Perhaps, then, in order to convert those who remain ambivalent towards (or even actively against) seeing the required increase in 5G communications equipment, they must first be shown the many breakthroughs that the fifth generation can bring to the engineering world.
And again, this will require the benefits of URLLC—and therefore the 5G IIoT (particularly massive machine-type communications)—to be realised.
A diagram that shows three major breakthroughs in 5G IoT: ‘High data rates’, ‘High bandwidth’, and ‘Super low latency’. They collectively form the three points of a triangle entitled ‘Massive IoT’ (aka massive machine-type communications).
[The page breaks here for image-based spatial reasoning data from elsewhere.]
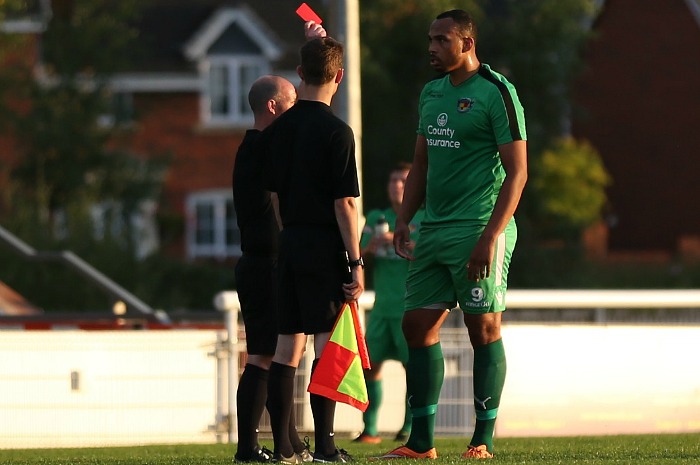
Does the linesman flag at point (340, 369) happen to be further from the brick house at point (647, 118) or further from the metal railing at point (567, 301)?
the brick house at point (647, 118)

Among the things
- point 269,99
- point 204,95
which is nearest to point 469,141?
point 269,99

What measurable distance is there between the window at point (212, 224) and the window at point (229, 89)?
2.05 metres

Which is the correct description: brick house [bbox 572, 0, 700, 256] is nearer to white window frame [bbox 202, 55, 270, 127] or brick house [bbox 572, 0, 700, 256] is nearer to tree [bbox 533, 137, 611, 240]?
tree [bbox 533, 137, 611, 240]

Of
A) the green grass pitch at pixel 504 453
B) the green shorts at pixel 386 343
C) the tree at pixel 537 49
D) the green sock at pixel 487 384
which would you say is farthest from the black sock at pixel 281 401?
the tree at pixel 537 49

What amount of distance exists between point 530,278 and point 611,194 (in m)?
15.7

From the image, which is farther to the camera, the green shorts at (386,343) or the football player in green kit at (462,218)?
the green shorts at (386,343)

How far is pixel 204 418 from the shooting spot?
12656 mm

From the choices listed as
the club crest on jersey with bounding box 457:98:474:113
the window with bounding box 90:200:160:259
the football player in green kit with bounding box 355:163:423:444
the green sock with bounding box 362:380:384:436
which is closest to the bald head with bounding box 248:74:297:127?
the club crest on jersey with bounding box 457:98:474:113

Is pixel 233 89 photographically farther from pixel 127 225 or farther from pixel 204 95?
pixel 127 225

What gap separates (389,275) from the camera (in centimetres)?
1257

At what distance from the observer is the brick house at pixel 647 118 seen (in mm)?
49875

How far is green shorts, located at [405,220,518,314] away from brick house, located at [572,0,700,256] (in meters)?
42.3

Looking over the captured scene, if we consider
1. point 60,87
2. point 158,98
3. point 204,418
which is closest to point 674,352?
point 204,418

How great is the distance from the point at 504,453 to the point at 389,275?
3649 mm
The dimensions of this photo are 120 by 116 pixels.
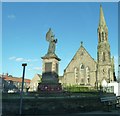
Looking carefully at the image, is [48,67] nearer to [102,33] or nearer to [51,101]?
[51,101]

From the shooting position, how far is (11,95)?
2477cm

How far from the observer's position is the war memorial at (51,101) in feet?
74.3

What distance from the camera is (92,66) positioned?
61.3 meters

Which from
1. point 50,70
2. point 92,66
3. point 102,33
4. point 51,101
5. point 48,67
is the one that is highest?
point 102,33

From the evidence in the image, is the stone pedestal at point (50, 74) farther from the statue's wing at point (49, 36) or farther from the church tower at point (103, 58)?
the church tower at point (103, 58)

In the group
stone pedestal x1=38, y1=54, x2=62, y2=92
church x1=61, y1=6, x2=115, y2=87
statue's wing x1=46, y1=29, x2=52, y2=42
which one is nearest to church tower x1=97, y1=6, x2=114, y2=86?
church x1=61, y1=6, x2=115, y2=87

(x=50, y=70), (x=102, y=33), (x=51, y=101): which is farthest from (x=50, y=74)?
(x=102, y=33)

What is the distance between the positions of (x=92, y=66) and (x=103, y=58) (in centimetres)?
315

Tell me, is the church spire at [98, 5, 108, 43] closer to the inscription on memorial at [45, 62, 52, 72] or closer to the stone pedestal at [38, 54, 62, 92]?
the stone pedestal at [38, 54, 62, 92]

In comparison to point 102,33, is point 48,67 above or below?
below

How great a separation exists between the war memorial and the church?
29.5 meters

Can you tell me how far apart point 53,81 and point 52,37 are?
560 centimetres

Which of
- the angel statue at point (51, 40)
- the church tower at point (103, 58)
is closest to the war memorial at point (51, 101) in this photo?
the angel statue at point (51, 40)

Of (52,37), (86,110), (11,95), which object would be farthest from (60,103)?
(52,37)
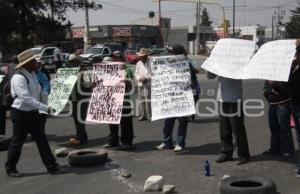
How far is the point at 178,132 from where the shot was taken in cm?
984

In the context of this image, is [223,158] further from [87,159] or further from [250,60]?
[87,159]

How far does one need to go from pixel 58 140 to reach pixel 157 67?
10.6 ft

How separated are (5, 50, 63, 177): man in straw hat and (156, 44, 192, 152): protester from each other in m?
2.31

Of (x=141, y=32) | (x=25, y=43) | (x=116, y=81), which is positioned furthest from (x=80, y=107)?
(x=141, y=32)

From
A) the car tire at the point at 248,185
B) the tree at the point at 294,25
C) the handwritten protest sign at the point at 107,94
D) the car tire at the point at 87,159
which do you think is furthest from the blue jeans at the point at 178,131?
the tree at the point at 294,25

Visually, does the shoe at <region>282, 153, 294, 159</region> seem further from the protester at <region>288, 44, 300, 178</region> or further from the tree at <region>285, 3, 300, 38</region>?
the tree at <region>285, 3, 300, 38</region>

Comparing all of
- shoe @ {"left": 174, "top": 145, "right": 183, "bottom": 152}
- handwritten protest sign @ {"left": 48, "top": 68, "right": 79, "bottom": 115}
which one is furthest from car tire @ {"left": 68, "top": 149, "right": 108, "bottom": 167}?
handwritten protest sign @ {"left": 48, "top": 68, "right": 79, "bottom": 115}

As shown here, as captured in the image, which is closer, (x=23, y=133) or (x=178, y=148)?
(x=23, y=133)

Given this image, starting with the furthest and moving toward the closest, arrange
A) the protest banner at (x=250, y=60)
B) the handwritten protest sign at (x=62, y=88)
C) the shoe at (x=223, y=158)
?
the handwritten protest sign at (x=62, y=88) < the shoe at (x=223, y=158) < the protest banner at (x=250, y=60)

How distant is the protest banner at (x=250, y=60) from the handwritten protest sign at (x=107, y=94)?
2116 millimetres

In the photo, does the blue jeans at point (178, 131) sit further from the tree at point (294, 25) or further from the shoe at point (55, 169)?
the tree at point (294, 25)

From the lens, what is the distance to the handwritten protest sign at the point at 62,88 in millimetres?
10938

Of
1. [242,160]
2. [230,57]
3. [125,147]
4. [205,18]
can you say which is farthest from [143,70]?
[205,18]

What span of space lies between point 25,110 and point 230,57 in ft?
11.0
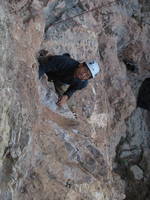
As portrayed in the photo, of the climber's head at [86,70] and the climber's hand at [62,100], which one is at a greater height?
the climber's head at [86,70]

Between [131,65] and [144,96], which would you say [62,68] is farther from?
[144,96]

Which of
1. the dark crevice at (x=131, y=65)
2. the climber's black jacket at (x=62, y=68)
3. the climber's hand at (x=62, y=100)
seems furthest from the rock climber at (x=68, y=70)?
the dark crevice at (x=131, y=65)

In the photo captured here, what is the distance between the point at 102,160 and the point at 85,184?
101 cm

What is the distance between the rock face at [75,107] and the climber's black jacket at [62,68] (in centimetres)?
27

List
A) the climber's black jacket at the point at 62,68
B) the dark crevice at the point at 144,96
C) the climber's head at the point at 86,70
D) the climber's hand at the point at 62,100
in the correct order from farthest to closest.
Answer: the dark crevice at the point at 144,96 → the climber's hand at the point at 62,100 → the climber's black jacket at the point at 62,68 → the climber's head at the point at 86,70

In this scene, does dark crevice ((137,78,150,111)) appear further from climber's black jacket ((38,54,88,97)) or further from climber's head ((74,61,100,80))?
climber's head ((74,61,100,80))

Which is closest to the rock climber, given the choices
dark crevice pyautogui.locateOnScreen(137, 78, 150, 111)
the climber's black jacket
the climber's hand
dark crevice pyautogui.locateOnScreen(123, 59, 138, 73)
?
the climber's black jacket

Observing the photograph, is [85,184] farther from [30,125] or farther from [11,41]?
[11,41]

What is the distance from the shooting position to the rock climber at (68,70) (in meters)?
6.20

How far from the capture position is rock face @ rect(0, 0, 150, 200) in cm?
517

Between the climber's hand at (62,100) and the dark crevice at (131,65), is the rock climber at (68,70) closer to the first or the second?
the climber's hand at (62,100)

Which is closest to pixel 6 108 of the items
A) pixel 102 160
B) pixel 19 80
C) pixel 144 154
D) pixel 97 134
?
pixel 19 80

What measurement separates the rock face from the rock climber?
0.29 metres

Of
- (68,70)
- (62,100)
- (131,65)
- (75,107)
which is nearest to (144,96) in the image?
(131,65)
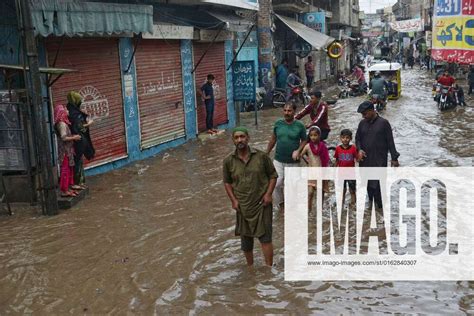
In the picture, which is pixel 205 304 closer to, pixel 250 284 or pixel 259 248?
pixel 250 284

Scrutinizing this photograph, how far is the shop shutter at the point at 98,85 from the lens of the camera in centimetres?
983

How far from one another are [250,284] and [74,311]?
167cm

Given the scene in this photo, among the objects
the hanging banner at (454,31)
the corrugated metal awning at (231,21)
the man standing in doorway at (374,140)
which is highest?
the corrugated metal awning at (231,21)

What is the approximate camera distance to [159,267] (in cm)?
609

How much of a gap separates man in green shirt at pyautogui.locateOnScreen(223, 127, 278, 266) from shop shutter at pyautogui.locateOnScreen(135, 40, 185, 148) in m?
7.02

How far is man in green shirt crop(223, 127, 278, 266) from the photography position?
18.0ft

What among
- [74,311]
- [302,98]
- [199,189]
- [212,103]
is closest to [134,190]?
[199,189]

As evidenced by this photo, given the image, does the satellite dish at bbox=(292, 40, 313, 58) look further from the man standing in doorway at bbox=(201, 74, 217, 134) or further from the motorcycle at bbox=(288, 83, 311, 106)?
the man standing in doorway at bbox=(201, 74, 217, 134)

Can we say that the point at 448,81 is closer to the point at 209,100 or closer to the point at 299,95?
the point at 299,95

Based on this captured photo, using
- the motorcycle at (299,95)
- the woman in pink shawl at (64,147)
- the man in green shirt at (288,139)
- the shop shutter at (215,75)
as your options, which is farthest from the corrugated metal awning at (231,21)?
the man in green shirt at (288,139)

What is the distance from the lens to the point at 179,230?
7391mm

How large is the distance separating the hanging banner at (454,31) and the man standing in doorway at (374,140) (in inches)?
51.3

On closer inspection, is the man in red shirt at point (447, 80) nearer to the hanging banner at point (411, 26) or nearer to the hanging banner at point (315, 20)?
the hanging banner at point (315, 20)

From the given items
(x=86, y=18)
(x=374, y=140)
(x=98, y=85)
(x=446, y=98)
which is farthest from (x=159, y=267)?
(x=446, y=98)
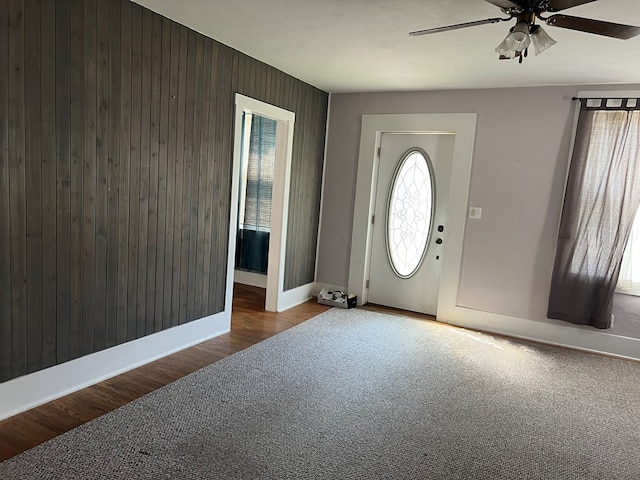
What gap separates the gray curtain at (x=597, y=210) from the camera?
399cm

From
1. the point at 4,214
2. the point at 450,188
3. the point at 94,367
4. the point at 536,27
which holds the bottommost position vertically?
the point at 94,367

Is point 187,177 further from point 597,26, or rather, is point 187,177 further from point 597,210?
point 597,210

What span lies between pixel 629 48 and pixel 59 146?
369cm

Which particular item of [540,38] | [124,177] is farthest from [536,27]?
[124,177]

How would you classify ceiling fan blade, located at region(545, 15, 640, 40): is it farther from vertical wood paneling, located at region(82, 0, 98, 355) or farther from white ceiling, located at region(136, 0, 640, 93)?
vertical wood paneling, located at region(82, 0, 98, 355)

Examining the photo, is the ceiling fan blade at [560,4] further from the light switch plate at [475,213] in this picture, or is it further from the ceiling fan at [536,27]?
the light switch plate at [475,213]

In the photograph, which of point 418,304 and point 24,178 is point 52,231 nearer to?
point 24,178

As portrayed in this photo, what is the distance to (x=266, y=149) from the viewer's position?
18.9 feet

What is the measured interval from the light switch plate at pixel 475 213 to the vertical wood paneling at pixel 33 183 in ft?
12.3

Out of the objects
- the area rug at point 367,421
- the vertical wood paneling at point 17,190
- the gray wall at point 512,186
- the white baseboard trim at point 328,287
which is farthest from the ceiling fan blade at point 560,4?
the white baseboard trim at point 328,287

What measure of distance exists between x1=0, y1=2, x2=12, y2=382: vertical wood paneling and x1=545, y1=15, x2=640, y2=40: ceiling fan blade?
271 cm

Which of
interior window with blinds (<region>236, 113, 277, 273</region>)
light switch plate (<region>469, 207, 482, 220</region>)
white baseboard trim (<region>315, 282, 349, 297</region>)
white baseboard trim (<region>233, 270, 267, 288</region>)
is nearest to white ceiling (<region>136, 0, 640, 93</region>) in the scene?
light switch plate (<region>469, 207, 482, 220</region>)

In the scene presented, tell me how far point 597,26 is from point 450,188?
2.64 m

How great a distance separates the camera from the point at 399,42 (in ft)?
10.8
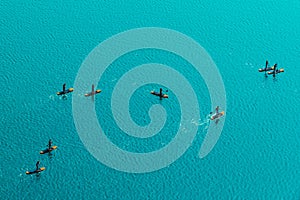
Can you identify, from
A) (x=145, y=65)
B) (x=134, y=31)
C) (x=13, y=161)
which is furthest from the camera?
(x=134, y=31)

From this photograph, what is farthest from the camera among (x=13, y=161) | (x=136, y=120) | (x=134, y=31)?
(x=134, y=31)

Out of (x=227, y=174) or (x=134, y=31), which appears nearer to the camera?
(x=227, y=174)

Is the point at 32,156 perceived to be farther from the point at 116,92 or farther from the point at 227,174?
the point at 227,174

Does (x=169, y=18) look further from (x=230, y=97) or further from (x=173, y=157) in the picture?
(x=173, y=157)

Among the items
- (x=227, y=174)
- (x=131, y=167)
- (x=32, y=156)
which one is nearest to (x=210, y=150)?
(x=227, y=174)

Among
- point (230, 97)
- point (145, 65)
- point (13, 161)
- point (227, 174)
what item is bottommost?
point (227, 174)

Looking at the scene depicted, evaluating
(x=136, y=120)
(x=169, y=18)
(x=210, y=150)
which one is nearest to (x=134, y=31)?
(x=169, y=18)

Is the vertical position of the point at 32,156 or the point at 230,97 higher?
the point at 230,97

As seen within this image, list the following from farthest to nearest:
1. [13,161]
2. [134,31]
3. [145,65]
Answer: [134,31] < [145,65] < [13,161]

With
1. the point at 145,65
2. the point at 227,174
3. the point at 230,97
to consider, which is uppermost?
the point at 145,65
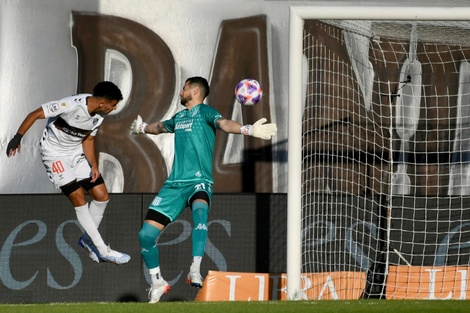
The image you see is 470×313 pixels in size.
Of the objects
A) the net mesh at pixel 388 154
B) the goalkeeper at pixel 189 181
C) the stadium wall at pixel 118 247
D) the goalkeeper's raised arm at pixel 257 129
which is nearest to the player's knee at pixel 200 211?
the goalkeeper at pixel 189 181

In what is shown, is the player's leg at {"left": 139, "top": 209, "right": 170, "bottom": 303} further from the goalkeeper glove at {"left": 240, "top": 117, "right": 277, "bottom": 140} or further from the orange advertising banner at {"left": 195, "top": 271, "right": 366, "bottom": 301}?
the orange advertising banner at {"left": 195, "top": 271, "right": 366, "bottom": 301}

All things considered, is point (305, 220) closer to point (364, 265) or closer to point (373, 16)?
point (364, 265)

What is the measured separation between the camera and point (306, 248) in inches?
528

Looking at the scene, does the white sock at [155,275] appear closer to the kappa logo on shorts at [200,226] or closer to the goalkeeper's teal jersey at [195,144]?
the kappa logo on shorts at [200,226]

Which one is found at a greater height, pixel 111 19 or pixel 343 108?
pixel 111 19

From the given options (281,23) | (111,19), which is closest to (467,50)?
(281,23)

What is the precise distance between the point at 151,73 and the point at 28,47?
1665mm

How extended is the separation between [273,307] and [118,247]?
160 inches

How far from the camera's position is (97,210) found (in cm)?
1261

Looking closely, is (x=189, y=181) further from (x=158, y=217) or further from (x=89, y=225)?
(x=89, y=225)

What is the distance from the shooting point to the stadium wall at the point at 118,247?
1359 centimetres

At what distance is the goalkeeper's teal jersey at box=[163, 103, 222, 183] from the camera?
1097 centimetres

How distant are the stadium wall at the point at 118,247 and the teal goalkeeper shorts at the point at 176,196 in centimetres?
266

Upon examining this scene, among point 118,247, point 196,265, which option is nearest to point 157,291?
point 196,265
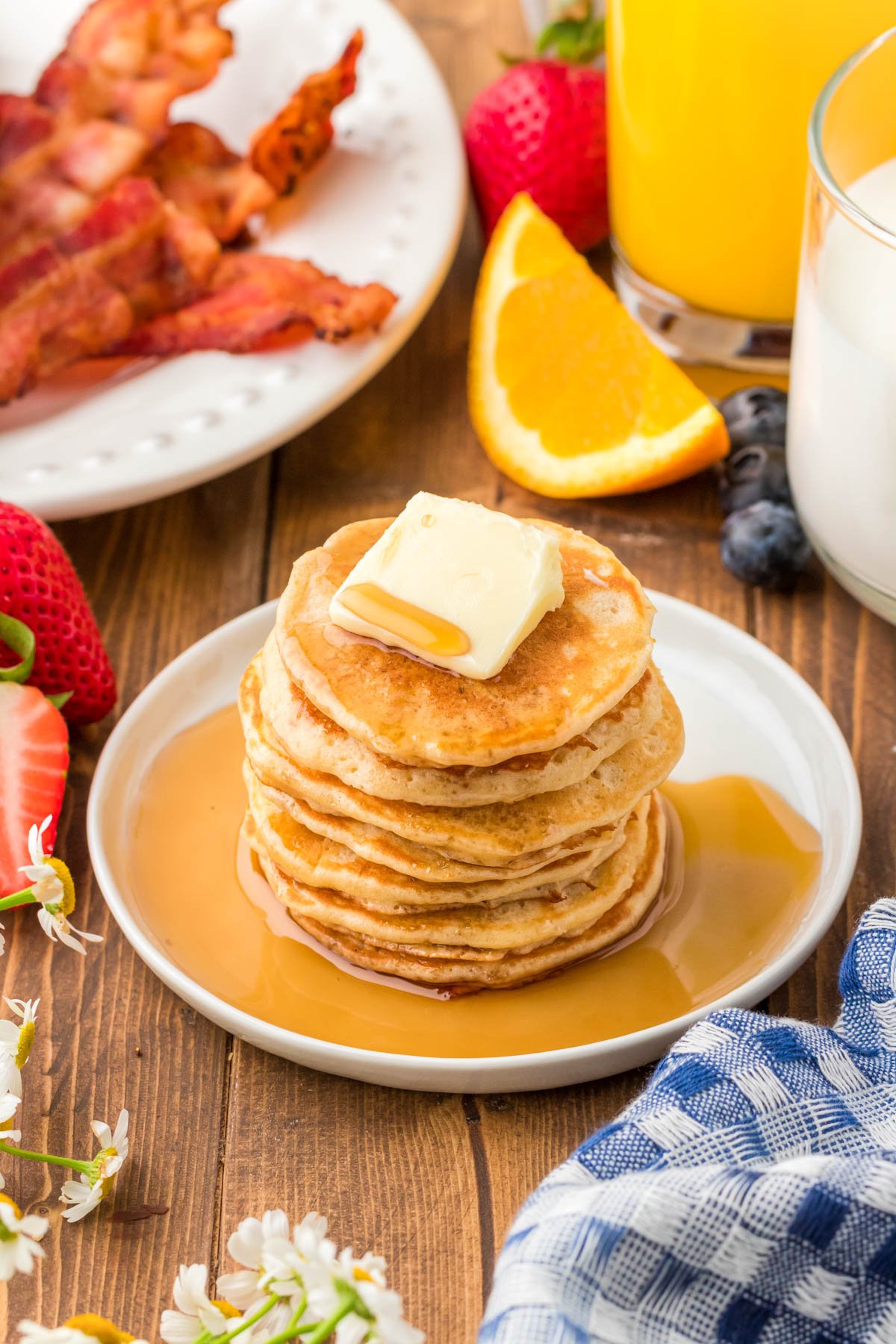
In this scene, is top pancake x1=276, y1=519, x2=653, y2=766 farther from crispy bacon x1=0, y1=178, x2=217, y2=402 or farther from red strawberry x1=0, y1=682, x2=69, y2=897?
crispy bacon x1=0, y1=178, x2=217, y2=402

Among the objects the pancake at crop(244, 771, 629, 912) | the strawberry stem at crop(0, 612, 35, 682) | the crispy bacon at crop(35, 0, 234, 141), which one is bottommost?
the pancake at crop(244, 771, 629, 912)

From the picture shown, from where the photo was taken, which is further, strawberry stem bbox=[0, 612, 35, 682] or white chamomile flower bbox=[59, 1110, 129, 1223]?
strawberry stem bbox=[0, 612, 35, 682]

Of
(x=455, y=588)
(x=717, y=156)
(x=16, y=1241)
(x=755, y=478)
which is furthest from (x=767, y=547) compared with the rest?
(x=16, y=1241)

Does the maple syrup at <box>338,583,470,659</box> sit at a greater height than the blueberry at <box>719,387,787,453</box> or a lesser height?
greater

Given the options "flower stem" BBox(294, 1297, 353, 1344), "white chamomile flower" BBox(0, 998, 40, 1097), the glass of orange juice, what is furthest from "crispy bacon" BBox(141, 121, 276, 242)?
"flower stem" BBox(294, 1297, 353, 1344)

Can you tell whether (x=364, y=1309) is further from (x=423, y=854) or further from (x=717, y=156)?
(x=717, y=156)

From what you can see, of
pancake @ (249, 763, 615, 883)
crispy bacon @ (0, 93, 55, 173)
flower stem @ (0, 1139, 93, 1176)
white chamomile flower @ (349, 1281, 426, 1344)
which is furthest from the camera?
crispy bacon @ (0, 93, 55, 173)
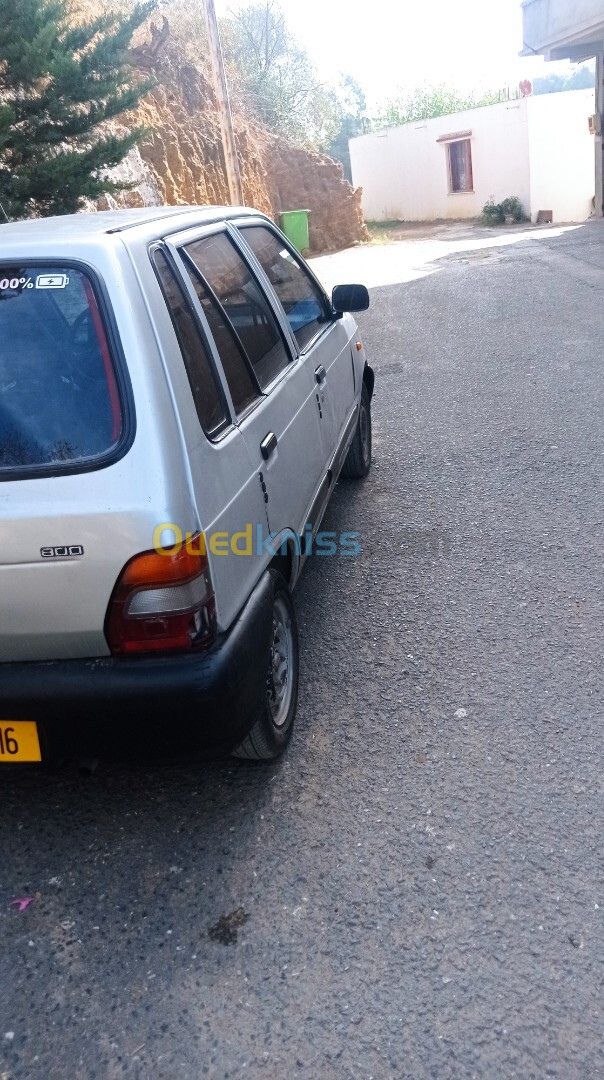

Image Credit: Precision Clinical Medicine, via Oxford Academic.
5G in the Industrial IoT
As discussed, URLLC is a milestone that has been facilitated by the advent of 5G. However, the former can only be enhanced if the latter sees both the “evolutionary and revolutionary” improvements that SNU and Samsung stressed the need for in their above quote.
Here are just some of the key words of advice for the future of 5G management from expert organisations (sources include Korea University and the IEEE):
Introduce decentralised, AI-based approaches to URLLC: enable URLLC to be enhanced by machine learning at the edge, as the demands of IoT devices (particularly smart sensors) in modern manufacturing can no longer be managed by any one centralised system.
(The high demands of modern data operations mean that this is just one leading solution among many others, of course.)
Optimise URLLC data packet design: as the IEEE’s paper on real-time systems makes clear, URLLC (at least in its current infancy) is still subject to latency issues: “the inevitable transmission delay and packet loss in URLLC lead to control performance loss”, say the researchers.
By enhancing the transmission and processing of data packets (the IEEE’s suggestion is to do so by introducing wireless control systems to 5G), packet error rates and latency will be reduced, thus ensuring optimised communication in M2M technologies, digital asset management, and so on.
Learning on the job: a woman stands in a data centre while researching on her laptop. Image Credit: Pexels.
Educate IIoT workers: as discussed, the fifth generation is still a largely unfamiliar territory, so it’s far from just the general consumers who will eventually see a massive change in the tide of wireless communication.
Perhaps most importantly of all, therefore, manufacturers and engineers must ensure the best line of staff communication in terms of preparing for 5G and URLLC—while also being aware that internal training programmes cannot cover everything: FieldEngineer.com, for instance, also suggests that hiring temporary factory staff (e.g. cybersecurity consultants) may be key.
The Importance of Optimising 5G
Ultimately, it is by realising principles such as those above that 5G may one day be fully optimised for engineers, manufacturers, and consumers alike. And a major upshot of this would involve both human-machine interfaces and M2M communications having human-level sensing and feedback: a phenomenon collectively known as the ‘Tactile Internet’.
Enhancing URLLC and educating users about the fifth generation may well lead to such a breakthrough in technological responsiveness—after all, 5G is needed both on and off the factory floor.